The selection (made by the designers) of the mountains portrayed on the Bernalillo County emblem became my next research subject.  Since considerable detail would be possible with the 10-inches-high by 55-inches-wide mountains of the emblem, it was important to correctly express the nature of the mountains.  Did the original designers of the County emblem choose to generalize the mountains, or did they select specific mountains that were in some way important to Bernalillo County?  After some driving, I located a set of mountains that had the same shape and proportions, as viewed in the original emblem design.  Standing there, looking at the mountains, I was astonished by the realization that the original emblem designer was probably making a direct link to a location that was paramount in importance.  I quickly photographed the worn and rounded mountains at the base of Tijeras Canyon.  I was standing on an ancient highway and the gateway to a beautiful and fertile valley that is now Bernalillo County.

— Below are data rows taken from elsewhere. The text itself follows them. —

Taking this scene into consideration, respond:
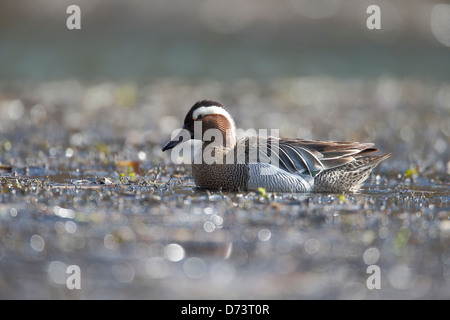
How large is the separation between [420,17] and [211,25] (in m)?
8.01

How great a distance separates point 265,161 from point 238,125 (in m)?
6.81

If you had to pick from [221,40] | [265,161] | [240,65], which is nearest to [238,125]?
[265,161]

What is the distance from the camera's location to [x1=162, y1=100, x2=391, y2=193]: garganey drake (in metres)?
9.59

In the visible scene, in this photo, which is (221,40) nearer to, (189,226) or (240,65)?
(240,65)

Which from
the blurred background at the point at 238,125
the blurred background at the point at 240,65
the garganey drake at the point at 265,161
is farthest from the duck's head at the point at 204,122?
the blurred background at the point at 240,65

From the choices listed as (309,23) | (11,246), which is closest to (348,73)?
(309,23)

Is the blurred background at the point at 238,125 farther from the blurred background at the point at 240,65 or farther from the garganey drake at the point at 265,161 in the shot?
the garganey drake at the point at 265,161

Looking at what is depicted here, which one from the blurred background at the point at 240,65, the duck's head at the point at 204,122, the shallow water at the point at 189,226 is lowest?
the shallow water at the point at 189,226

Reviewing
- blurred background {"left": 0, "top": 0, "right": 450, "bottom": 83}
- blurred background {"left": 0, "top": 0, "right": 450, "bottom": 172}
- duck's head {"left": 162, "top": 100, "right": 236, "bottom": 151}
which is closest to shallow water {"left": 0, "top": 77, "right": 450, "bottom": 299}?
duck's head {"left": 162, "top": 100, "right": 236, "bottom": 151}

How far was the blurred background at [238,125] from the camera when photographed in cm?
610

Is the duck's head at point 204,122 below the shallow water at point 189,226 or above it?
above

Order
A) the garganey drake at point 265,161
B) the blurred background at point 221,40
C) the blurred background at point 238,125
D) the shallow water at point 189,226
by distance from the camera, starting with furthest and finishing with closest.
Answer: the blurred background at point 221,40 → the garganey drake at point 265,161 → the blurred background at point 238,125 → the shallow water at point 189,226

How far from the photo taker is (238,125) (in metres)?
16.4

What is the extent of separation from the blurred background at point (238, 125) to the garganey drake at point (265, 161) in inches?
16.2
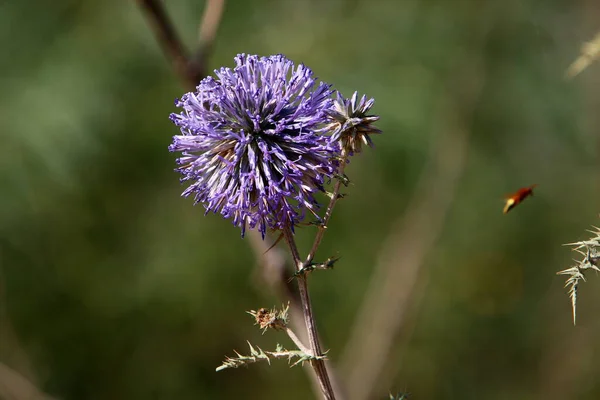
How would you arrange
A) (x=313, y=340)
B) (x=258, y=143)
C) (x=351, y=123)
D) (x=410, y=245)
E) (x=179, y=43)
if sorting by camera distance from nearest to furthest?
(x=313, y=340) < (x=351, y=123) < (x=258, y=143) < (x=179, y=43) < (x=410, y=245)

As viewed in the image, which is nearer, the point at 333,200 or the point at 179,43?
the point at 333,200

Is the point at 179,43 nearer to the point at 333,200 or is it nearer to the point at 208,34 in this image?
the point at 208,34

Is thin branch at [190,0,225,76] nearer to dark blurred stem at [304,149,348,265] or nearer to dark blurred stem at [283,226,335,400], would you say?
dark blurred stem at [304,149,348,265]

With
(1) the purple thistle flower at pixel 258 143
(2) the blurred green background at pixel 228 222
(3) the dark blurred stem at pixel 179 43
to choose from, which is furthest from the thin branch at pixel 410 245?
(1) the purple thistle flower at pixel 258 143

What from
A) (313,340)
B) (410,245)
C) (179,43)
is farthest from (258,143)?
(410,245)

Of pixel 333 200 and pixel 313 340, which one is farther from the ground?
pixel 333 200

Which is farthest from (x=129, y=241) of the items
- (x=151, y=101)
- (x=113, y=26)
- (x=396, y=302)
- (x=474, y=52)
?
(x=474, y=52)

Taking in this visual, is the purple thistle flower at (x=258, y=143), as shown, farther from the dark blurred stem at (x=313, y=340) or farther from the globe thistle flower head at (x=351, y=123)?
the dark blurred stem at (x=313, y=340)
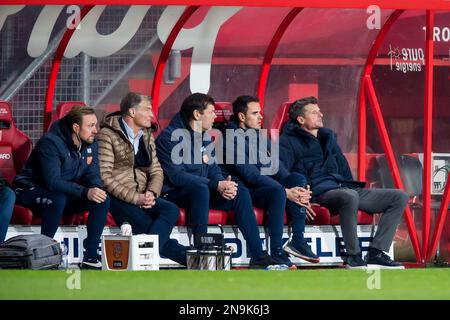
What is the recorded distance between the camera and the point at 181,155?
1062cm

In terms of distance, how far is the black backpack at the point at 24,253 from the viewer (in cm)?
956

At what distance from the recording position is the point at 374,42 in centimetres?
1205

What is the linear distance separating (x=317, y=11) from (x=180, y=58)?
1.55 m

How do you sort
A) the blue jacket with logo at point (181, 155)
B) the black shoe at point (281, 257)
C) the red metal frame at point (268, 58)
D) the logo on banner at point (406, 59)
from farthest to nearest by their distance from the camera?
the logo on banner at point (406, 59), the red metal frame at point (268, 58), the blue jacket with logo at point (181, 155), the black shoe at point (281, 257)

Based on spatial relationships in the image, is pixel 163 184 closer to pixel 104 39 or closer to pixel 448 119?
pixel 104 39

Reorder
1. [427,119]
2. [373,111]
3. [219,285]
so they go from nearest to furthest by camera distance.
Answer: [219,285]
[427,119]
[373,111]

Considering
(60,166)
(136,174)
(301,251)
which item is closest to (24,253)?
(60,166)

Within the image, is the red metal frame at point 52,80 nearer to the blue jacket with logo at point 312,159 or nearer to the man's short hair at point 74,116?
the man's short hair at point 74,116

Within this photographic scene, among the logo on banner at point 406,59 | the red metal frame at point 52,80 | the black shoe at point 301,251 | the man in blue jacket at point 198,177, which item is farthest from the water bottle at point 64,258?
Answer: the logo on banner at point 406,59

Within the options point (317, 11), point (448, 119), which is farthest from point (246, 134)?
point (448, 119)

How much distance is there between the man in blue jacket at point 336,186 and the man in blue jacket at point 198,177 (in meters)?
0.64

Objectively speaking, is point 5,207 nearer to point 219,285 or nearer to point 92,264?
point 92,264

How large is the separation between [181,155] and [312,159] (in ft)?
3.60
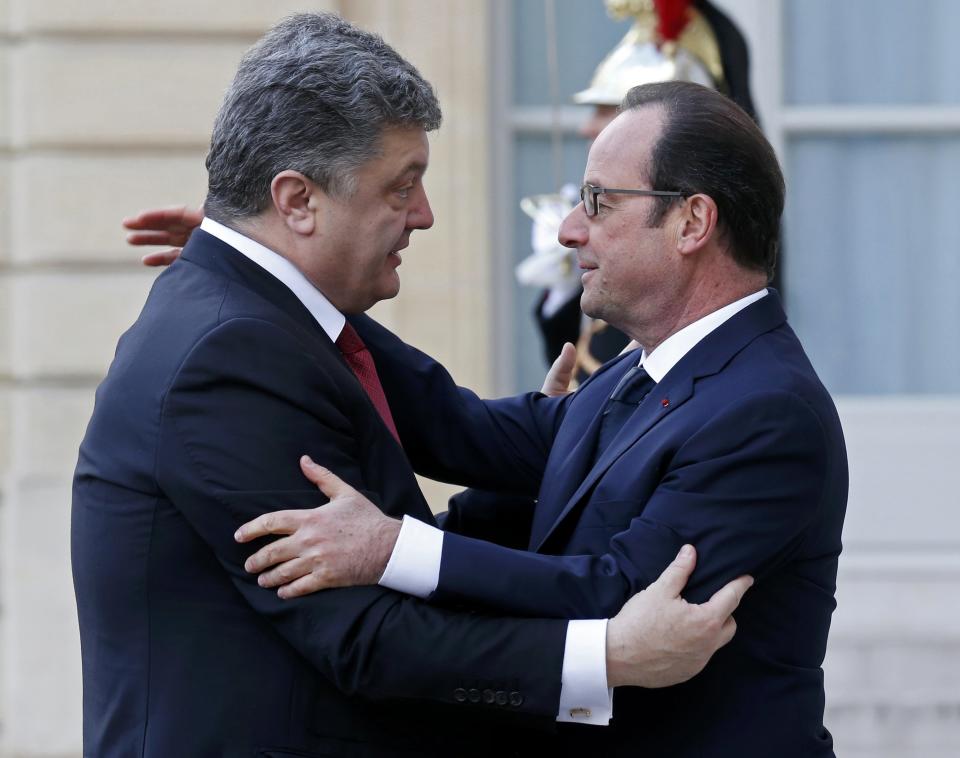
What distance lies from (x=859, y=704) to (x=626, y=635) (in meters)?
3.89

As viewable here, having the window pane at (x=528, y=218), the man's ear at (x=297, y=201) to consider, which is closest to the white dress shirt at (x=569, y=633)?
the man's ear at (x=297, y=201)

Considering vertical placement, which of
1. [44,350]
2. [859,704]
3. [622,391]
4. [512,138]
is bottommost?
[859,704]

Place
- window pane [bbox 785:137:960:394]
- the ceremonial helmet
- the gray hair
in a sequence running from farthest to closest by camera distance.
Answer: window pane [bbox 785:137:960:394] < the ceremonial helmet < the gray hair

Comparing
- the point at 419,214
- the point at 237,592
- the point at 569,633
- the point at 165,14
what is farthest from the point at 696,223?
the point at 165,14

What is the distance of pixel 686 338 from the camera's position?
232cm

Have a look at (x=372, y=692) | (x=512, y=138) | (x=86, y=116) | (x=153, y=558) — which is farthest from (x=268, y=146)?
(x=512, y=138)

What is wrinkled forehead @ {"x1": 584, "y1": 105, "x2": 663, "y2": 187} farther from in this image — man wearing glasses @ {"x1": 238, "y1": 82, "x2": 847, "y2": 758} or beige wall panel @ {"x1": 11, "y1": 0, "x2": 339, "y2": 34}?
beige wall panel @ {"x1": 11, "y1": 0, "x2": 339, "y2": 34}

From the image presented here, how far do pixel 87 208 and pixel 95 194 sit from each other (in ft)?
0.20

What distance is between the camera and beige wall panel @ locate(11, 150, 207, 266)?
5.43 m

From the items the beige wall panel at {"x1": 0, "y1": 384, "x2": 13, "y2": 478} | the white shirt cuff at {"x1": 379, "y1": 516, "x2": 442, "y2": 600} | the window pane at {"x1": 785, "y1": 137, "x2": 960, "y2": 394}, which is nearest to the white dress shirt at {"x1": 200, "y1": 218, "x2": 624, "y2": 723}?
the white shirt cuff at {"x1": 379, "y1": 516, "x2": 442, "y2": 600}

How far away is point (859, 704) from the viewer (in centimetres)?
556

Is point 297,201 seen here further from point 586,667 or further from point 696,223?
point 586,667

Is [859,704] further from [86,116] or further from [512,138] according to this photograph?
[86,116]

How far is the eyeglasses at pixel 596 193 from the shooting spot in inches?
90.8
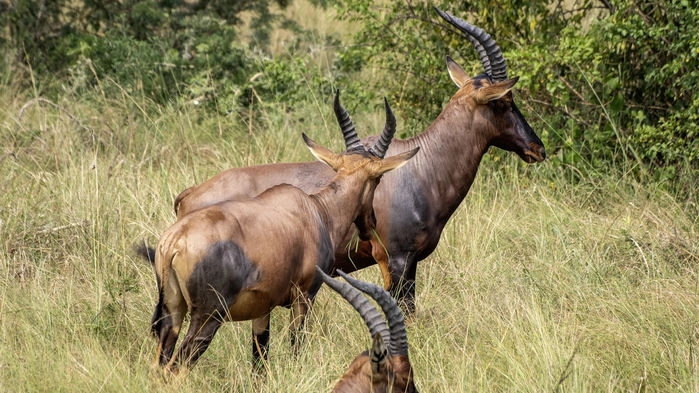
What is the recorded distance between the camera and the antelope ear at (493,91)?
7.83 meters

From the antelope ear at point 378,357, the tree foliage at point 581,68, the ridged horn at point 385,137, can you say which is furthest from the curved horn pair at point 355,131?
the tree foliage at point 581,68

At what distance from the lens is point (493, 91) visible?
7926 mm

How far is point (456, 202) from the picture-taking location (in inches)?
316

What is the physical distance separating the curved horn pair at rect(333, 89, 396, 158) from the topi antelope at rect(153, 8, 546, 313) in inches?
22.1

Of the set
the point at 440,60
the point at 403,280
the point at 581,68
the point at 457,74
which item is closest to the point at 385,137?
the point at 403,280

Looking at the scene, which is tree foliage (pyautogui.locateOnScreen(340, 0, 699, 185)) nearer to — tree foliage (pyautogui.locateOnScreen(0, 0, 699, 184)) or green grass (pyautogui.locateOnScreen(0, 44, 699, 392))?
tree foliage (pyautogui.locateOnScreen(0, 0, 699, 184))

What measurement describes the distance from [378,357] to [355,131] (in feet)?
7.65

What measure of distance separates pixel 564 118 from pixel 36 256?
5.34 m

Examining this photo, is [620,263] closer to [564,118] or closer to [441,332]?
[441,332]

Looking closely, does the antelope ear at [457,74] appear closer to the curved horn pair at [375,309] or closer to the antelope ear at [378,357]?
the curved horn pair at [375,309]

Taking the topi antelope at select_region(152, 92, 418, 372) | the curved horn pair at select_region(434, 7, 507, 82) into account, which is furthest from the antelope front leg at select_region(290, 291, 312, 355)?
the curved horn pair at select_region(434, 7, 507, 82)

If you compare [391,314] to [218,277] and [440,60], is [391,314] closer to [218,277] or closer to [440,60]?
[218,277]

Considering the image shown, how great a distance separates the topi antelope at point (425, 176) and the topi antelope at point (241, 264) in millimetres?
745

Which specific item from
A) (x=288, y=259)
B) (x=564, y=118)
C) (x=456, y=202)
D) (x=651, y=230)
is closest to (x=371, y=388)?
(x=288, y=259)
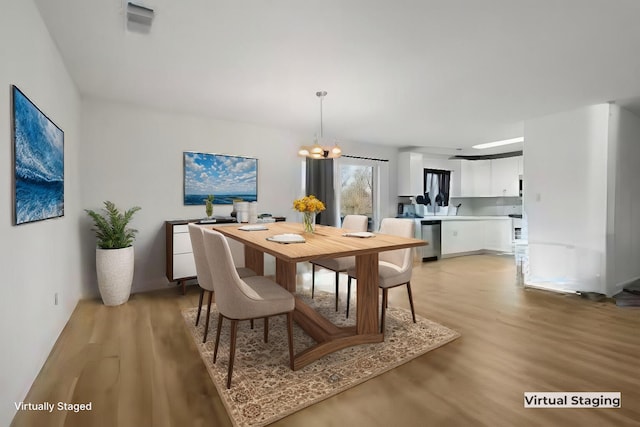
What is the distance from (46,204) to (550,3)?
3499 mm

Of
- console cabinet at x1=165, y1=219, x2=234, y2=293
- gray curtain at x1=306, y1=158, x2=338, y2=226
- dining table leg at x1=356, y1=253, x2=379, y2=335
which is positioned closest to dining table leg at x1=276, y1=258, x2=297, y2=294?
dining table leg at x1=356, y1=253, x2=379, y2=335

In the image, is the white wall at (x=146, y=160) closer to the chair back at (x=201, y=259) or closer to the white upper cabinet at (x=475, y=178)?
the chair back at (x=201, y=259)

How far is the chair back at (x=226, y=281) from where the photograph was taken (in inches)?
74.7

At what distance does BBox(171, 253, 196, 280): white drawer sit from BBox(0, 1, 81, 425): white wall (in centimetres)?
109

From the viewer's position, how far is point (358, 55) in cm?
250

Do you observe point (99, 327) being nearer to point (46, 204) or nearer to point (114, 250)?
point (114, 250)

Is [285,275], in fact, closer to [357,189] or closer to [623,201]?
[357,189]

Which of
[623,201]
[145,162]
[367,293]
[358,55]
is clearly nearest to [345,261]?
[367,293]

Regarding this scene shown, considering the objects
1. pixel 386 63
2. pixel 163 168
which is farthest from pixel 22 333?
pixel 386 63

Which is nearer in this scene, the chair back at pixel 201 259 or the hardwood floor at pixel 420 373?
the hardwood floor at pixel 420 373

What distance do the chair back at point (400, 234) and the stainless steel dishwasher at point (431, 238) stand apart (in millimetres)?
3174

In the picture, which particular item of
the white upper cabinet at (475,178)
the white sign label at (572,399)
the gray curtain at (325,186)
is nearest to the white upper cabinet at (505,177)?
the white upper cabinet at (475,178)

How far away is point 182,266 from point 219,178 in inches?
52.6

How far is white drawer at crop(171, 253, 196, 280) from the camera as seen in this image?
3812 mm
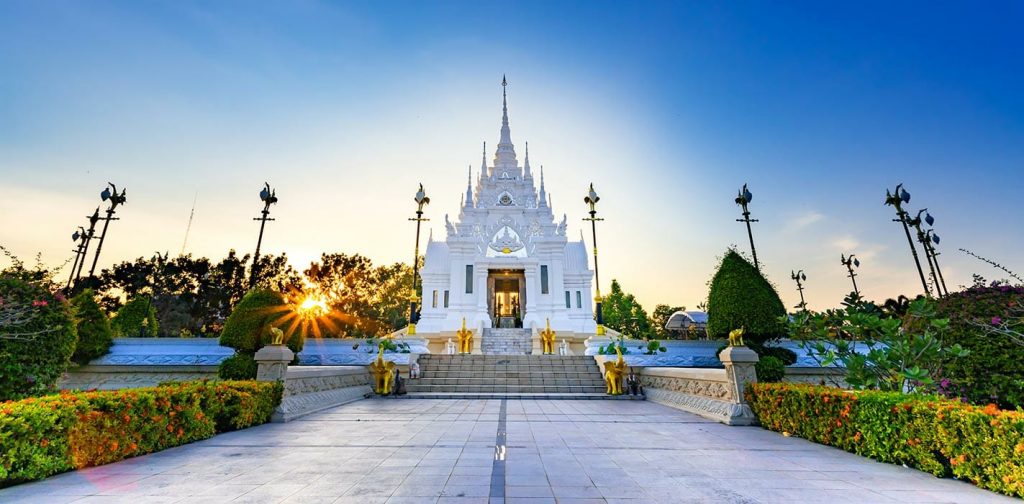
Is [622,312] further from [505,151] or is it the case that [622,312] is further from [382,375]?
[382,375]

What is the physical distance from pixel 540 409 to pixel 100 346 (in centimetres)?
1611

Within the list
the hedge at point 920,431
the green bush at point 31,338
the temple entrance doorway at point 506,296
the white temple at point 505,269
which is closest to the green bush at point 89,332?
the green bush at point 31,338

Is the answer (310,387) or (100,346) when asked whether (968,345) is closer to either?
(310,387)

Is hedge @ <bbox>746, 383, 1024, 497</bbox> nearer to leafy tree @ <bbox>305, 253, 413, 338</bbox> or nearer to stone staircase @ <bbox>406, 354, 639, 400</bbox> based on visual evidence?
stone staircase @ <bbox>406, 354, 639, 400</bbox>

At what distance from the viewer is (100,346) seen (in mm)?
15172

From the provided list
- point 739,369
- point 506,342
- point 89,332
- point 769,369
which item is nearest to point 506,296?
point 506,342

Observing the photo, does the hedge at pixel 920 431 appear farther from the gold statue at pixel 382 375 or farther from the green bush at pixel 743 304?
the gold statue at pixel 382 375

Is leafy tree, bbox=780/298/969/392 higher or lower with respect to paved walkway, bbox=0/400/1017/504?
higher

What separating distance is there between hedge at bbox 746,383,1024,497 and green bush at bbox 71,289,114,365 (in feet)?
69.2

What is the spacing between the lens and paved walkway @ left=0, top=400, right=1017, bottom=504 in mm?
4090

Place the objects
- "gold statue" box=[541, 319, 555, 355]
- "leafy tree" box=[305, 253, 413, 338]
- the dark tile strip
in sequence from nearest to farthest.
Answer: the dark tile strip
"gold statue" box=[541, 319, 555, 355]
"leafy tree" box=[305, 253, 413, 338]

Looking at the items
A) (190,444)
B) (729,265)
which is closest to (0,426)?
(190,444)

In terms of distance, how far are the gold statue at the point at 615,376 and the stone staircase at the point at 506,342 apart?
8717 millimetres

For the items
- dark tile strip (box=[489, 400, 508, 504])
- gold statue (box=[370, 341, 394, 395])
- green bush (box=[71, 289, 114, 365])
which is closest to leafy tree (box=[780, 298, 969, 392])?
dark tile strip (box=[489, 400, 508, 504])
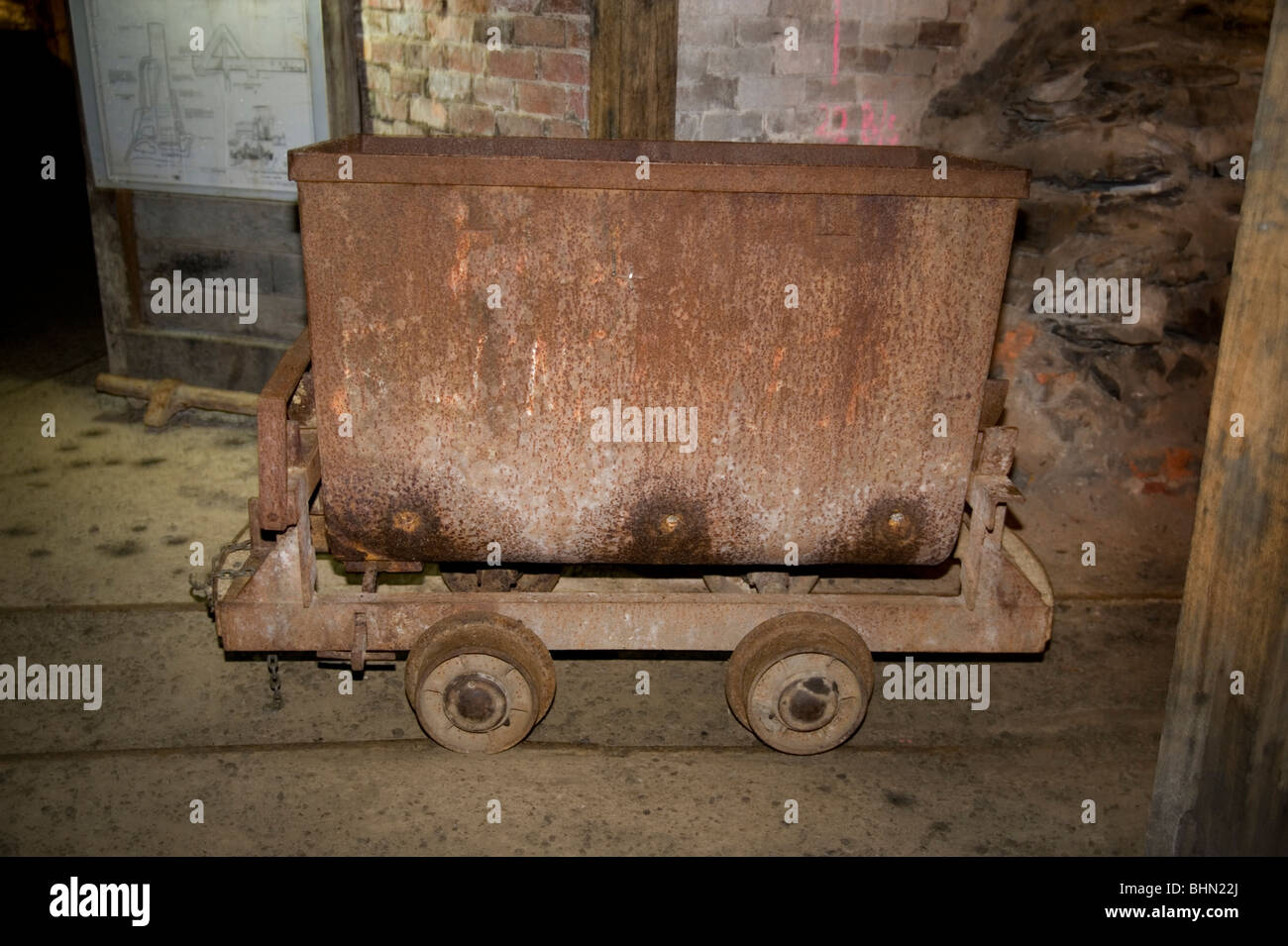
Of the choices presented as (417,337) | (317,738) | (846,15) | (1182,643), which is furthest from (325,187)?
(846,15)

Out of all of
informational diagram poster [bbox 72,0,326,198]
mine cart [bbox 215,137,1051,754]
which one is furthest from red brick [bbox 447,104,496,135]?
mine cart [bbox 215,137,1051,754]

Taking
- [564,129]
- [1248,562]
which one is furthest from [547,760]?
[564,129]

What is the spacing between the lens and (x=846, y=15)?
161 inches

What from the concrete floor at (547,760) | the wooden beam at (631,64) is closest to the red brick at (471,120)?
the wooden beam at (631,64)

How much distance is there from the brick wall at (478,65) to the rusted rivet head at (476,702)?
7.21ft

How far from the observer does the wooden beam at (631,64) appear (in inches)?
152

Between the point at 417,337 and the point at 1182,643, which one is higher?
the point at 417,337

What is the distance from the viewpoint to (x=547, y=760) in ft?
9.44

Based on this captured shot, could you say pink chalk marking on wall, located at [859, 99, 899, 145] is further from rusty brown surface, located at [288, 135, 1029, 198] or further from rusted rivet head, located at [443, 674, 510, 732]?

Tijeras Canyon has, in fact, served as an important travel corridor throughout time.  Sheep herders moved their flocks from the abundant, high plains of Gamma grasslands through Tijeras Canyon, on to the Albuquerque and Bernalillo County stockyards and wool warehouses.  Perhaps the designers of the original County emblem purposely chose the four mountains of the gateway to Tijeras Canyon to be an important symbolic element in the design of the Bernalillo County emblem.

Based on the images from the Tijeras Canyon photographs, I textured the carved, clay prototype mountains with various, handmade tools.  At the base of Tijeras Canyon, I had collected various granite stones to function as stamps; these “stamps” became the most important tools in sculpting the clay mountains.  The stone tools were also used to texture the surface between and surrounding the lettering of the emblem.   In order to strengthen the emblem design with a three-dimensional appearance, as well as to make the statement of a valley running between the mountains, I progressively reduced the degree of texture on the center, two mountains.  Many of the tools used in the carving of the County emblem’s prototype were specially crafted for the project; these tools are now preserved for historical purposes.

In the process of creating a work of art, it is important for the sculptor or painter to be just as creative in crafting handmade tools.  An unusual texture or a curious application of paint incorporated in an artwork is the recording of the artist’s excitement about creativity.  Perhaps for most of us, creativity is the central source of meaning in life.  Creativity is fundamental to everything interesting and important to humanity.  Our language, music, values, religion, scientific understanding, technology, and artistic expression are all extensions of our ability to be creative.  Through some form of artistic expression, we have a choice to “lift up our voices”.

In 2006 and 2013, I received a commission to produce an epoxy/fiberglass casting from the same mold as the previous bronze Bernalillo County emblems.   The epoxy/fiberglass castings were painted with high-grade, acrylic colors and iridescent pigments.  Throughout the years, the design and construction of the County emblem series has provided me with many wonderful learning experiences.  I integrated historical research, photography, photoengraving, acrylic painting, silicone molding, bronze sand casting, and epoxy/fiberglass fabricating in the creation of the four bas relief emblems.  An interesting and unexpected consequence of the sculpture series has emerged; the diversity of the construction techniques implemented for the series (ranging from the ancient, bronze sand-casting methods, to the very recent, experimental aircraft/fiberglass techniques) has “built” a metaphoric “bridge” representing the relationship between ancient and contemporary Bernalillo County, New Mexico.